• [How to complete this task]:
Could you copy the data that follows exactly as written, but drop the pictures?

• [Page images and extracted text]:
:::

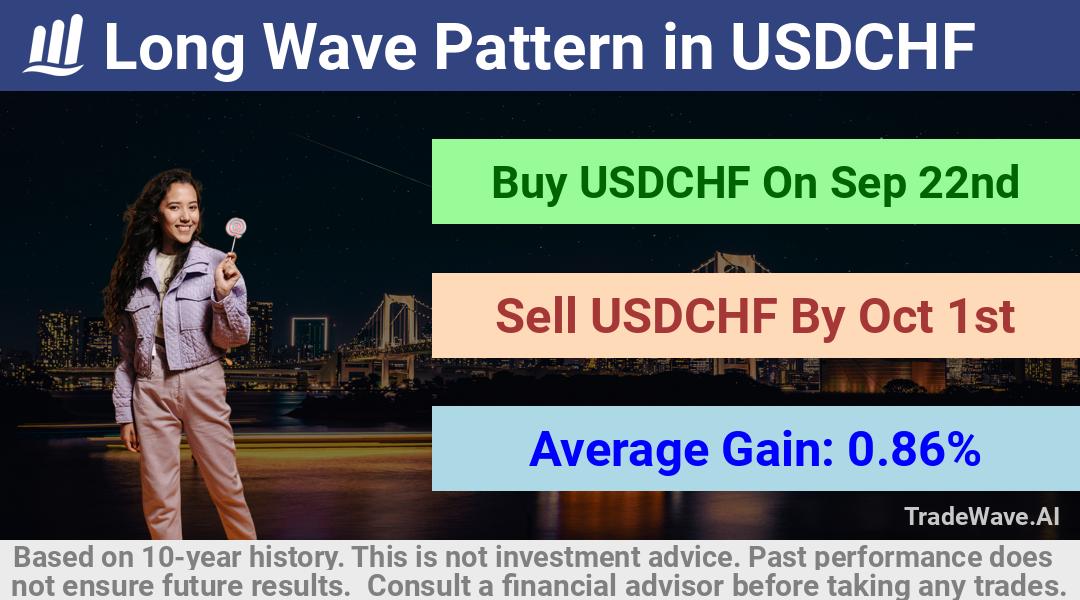 Long Wave Pattern in USDCHF

Buy USDCHF On Sep 22nd

Sell USDCHF By Oct 1st

Average Gain: 0.86%

TradeWave.AI

Based on 10-year history. This is not investment advice. Past performance does not ensure future results. Consult a financial advisor before taking any trades.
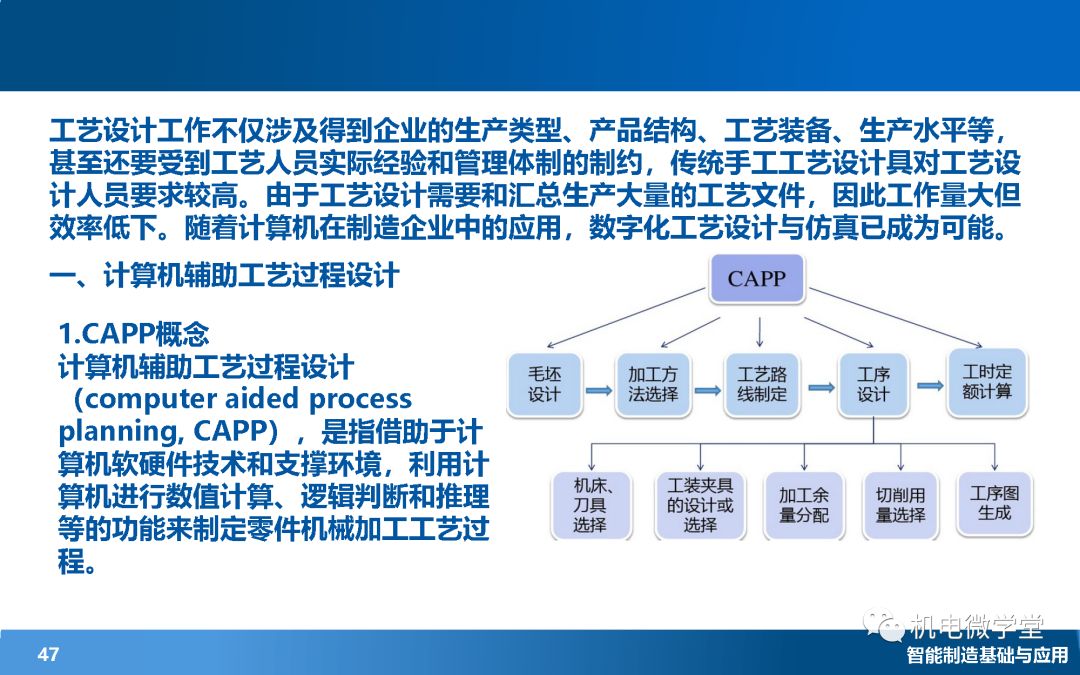 工艺设计工作不仅涉及得到企业的生产类型、产品结构、工艺装备、生产水平等，甚至还要受到工艺人员实际经验和管理体制的制约，传统手工工艺设计具对工艺设计人员要求较高。由于工艺设计需要和汇总生产大量的工艺文件，因此工作量大但效率低下。随着计算机在制造企业中的应用，数字化工艺设计与仿真已成为可能。

一、计算机辅助工艺过程设计

1.CAPP概念
计算机辅助工艺过程设计（computer aided process planning, CAPP），是指借助于计算机软硬件技术和支撑环境，利用计算机进行数值计算、逻辑判断和推理等的功能来制定零件机械加工工艺过程。

CAPP

毛坯设计

加工方法选择

工艺路线制定

工序设计

工时定额计算

机床、刀具选择

工装夹具的设计或选择

加工余量分配

切削用量选择

工序图生成

机电微学堂

47

智能制造基础与应用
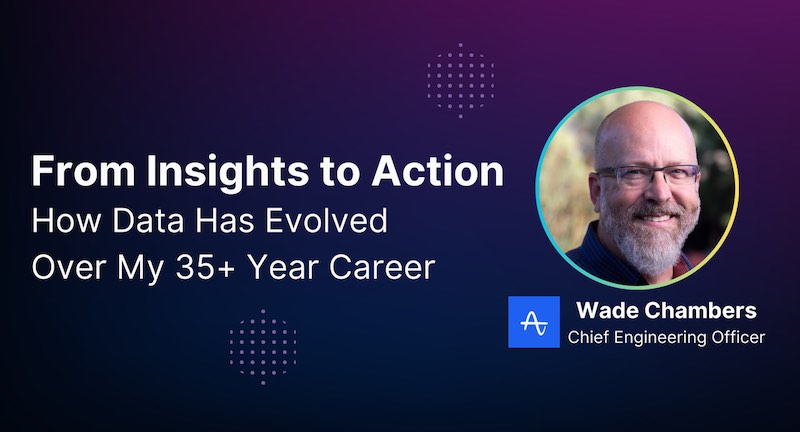 From Insights to Action
How Data Has Evolved Over My 35+ Year Career

Wade Chambers
Chief Engineering Officer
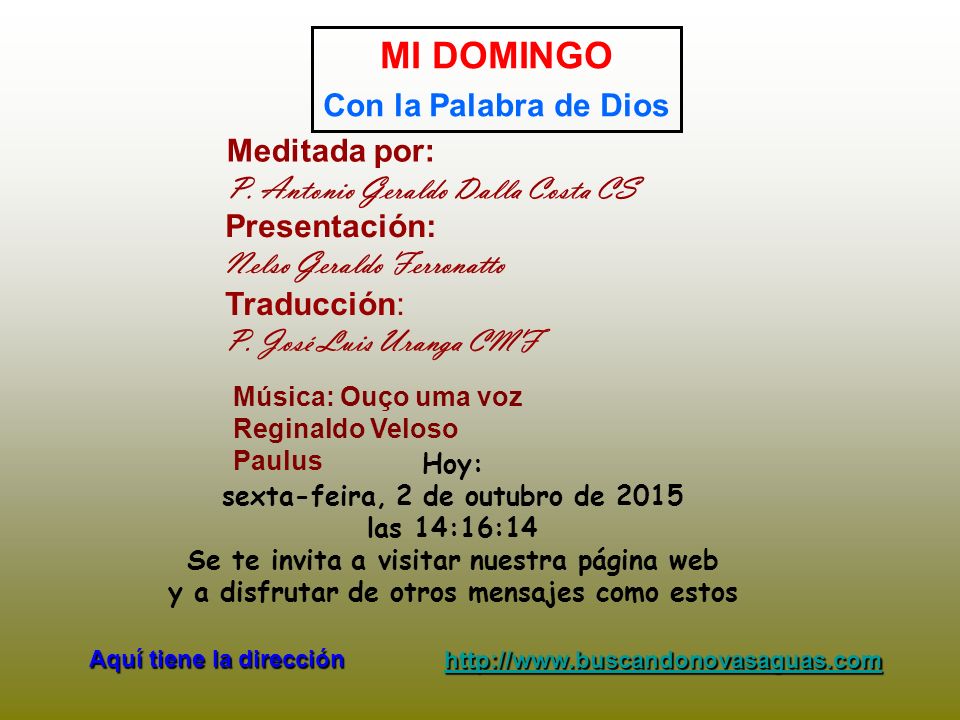 MI DOMINGO
Con la Palabra de Dios

Meditada por:
P. Antonio Geraldo Dalla Costa CS
Presentación:
Nelso Geraldo Ferronatto
Traducción:
P. José Luis Uranga CMF

Música: Ouço uma voz
Reginaldo Veloso
Paulus

Hoy:
sexta-feira, 2 de outubro de 2015
las 14:16:14
Se te invita a visitar nuestra página web
y a disfrutar de otros mensajes como estos

Aquí tiene la dirección

http://www.buscandonovasaguas.com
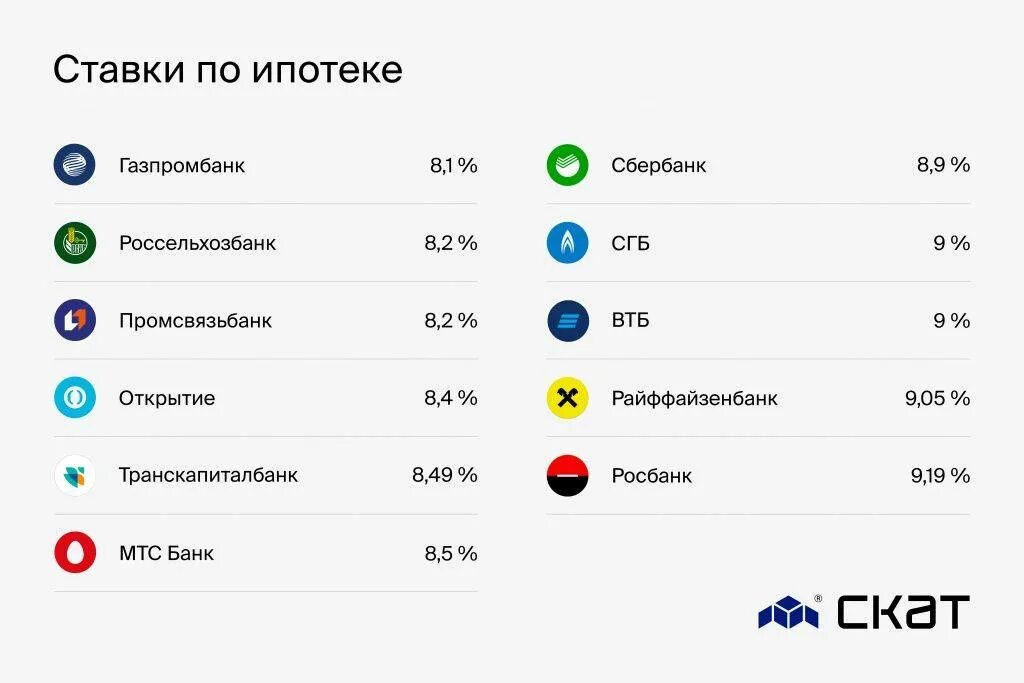 Ставки по ипотеке

| | |
|---|---|
| Газпромбанк | 8,1 % |
| Россельхозбанк | 8,2 % |
| Промсвязьбанк | 8,2 % |
| Открытие | 8,4 % |
| Транскапиталбанк | 8,49 % |
| МТС Банк | 8,5 % |

| | |
|---|---|
| Сбербанк | 8,9 % |
| СГБ | 9 % |
| ВТБ | 9 % |
| Райффайзенбанк | 9,05 % |
| Росбанк | 9,19 % |

СКАТ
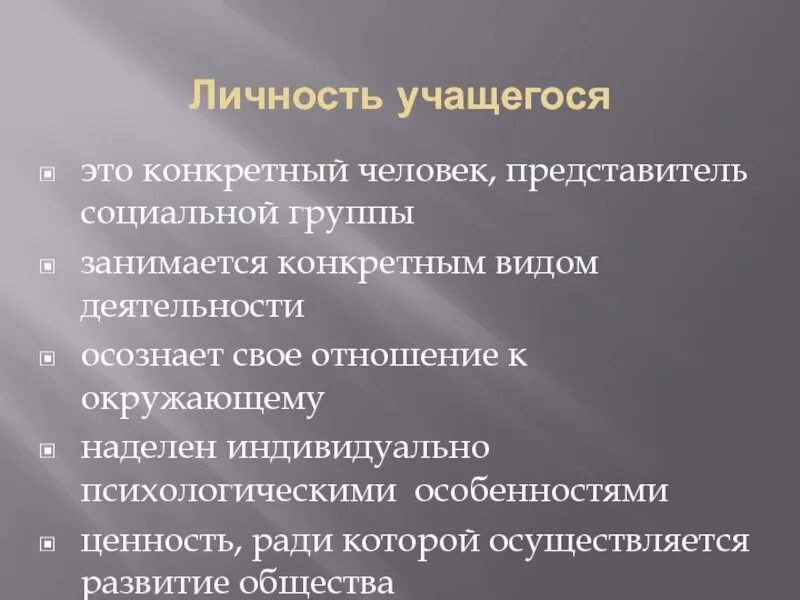 Личность учащегося

это конкретный человек, представитель социальной группы

занимается конкретным видом деятельности

осознает свое отношение к окружающему

наделен индивидуально психологическими особенностями

ценность, ради которой осуществляется развитие общества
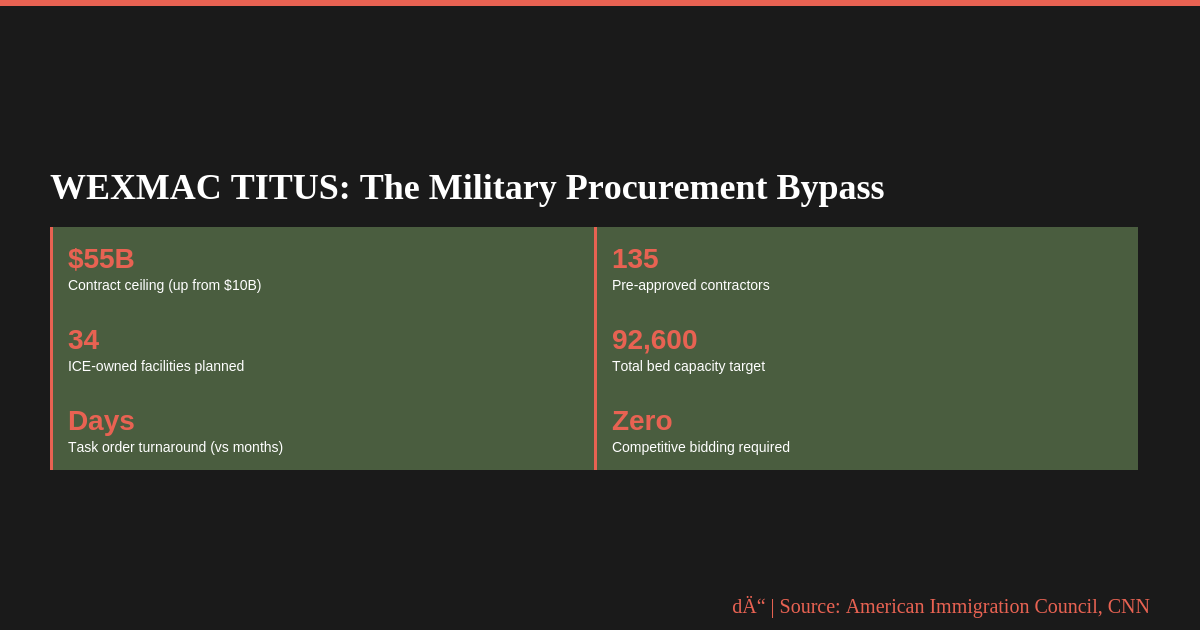 WEXMAC TITUS: The Military Procurement Bypass

$55B
Contract ceiling (up from $10B)

34
ICE-owned facilities planned

Days
Task order turnaround (vs months)

135
Pre-approved contractors

92,600
Total bed capacity target

Zero
Competitive bidding required

dÄ“ | Source: American Immigration Council, CNN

:::

• [Your solution]:
 Long Wave Pattern in USDCHF

Buy USDCHF On Sep 22nd

Sell USDCHF By Oct 1st

Average Gain: 0.86%

TradeWave.AI

Based on 10-year history. This is not investment advice. Past performance does not ensure future results. Consult a financial advisor before taking any trades.
 工艺设计工作不仅涉及得到企业的生产类型、产品结构、工艺装备、生产水平等，甚至还要受到工艺人员实际经验和管理体制的制约，传统手工工艺设计具对工艺设计人员要求较高。由于工艺设计需要和汇总生产大量的工艺文件，因此工作量大但效率低下。随着计算机在制造企业中的应用，数字化工艺设计与仿真已成为可能。

一、计算机辅助工艺过程设计

1.CAPP概念
计算机辅助工艺过程设计（computer aided process planning, CAPP），是指借助于计算机软硬件技术和支撑环境，利用计算机进行数值计算、逻辑判断和推理等的功能来制定零件机械加工工艺过程。

CAPP

毛坯设计

加工方法选择

工艺路线制定

工序设计

工时定额计算

机床、刀具选择

工装夹具的设计或选择

加工余量分配

切削用量选择

工序图生成

机电微学堂

47

智能制造基础与应用
 From Insights to Action
How Data Has Evolved Over My 35+ Year Career

Wade Chambers
Chief Engineering Officer
 MI DOMINGO
Con la Palabra de Dios

Meditada por:
P. Antonio Geraldo Dalla Costa CS
Presentación:
Nelso Geraldo Ferronatto
Traducción:
P. José Luis Uranga CMF

Música: Ouço uma voz
Reginaldo Veloso
Paulus

Hoy:
sexta-feira, 2 de outubro de 2015
las 14:16:14
Se te invita a visitar nuestra página web
y a disfrutar de otros mensajes como estos

Aquí tiene la dirección

http://www.buscandonovasaguas.com
 Ставки по ипотеке

| | |
|---|---|
| Газпромбанк | 8,1 % |
| Россельхозбанк | 8,2 % |
| Промсвязьбанк | 8,2 % |
| Открытие | 8,4 % |
| Транскапиталбанк | 8,49 % |
| МТС Банк | 8,5 % |

| | |
|---|---|
| Сбербанк | 8,9 % |
| СГБ | 9 % |
| ВТБ | 9 % |
| Райффайзенбанк | 9,05 % |
| Росбанк | 9,19 % |

СКАТ
 Личность учащегося

это конкретный человек, представитель социальной группы

занимается конкретным видом деятельности

осознает свое отношение к окружающему

наделен индивидуально психологическими особенностями

ценность, ради которой осуществляется развитие общества
 WEXMAC TITUS: The Military Procurement Bypass

$55B
Contract ceiling (up from $10B)

34
ICE-owned facilities planned

Days
Task order turnaround (vs months)

135
Pre-approved contractors

92,600
Total bed capacity target

Zero
Competitive bidding required

dÄ“ | Source: American Immigration Council, CNN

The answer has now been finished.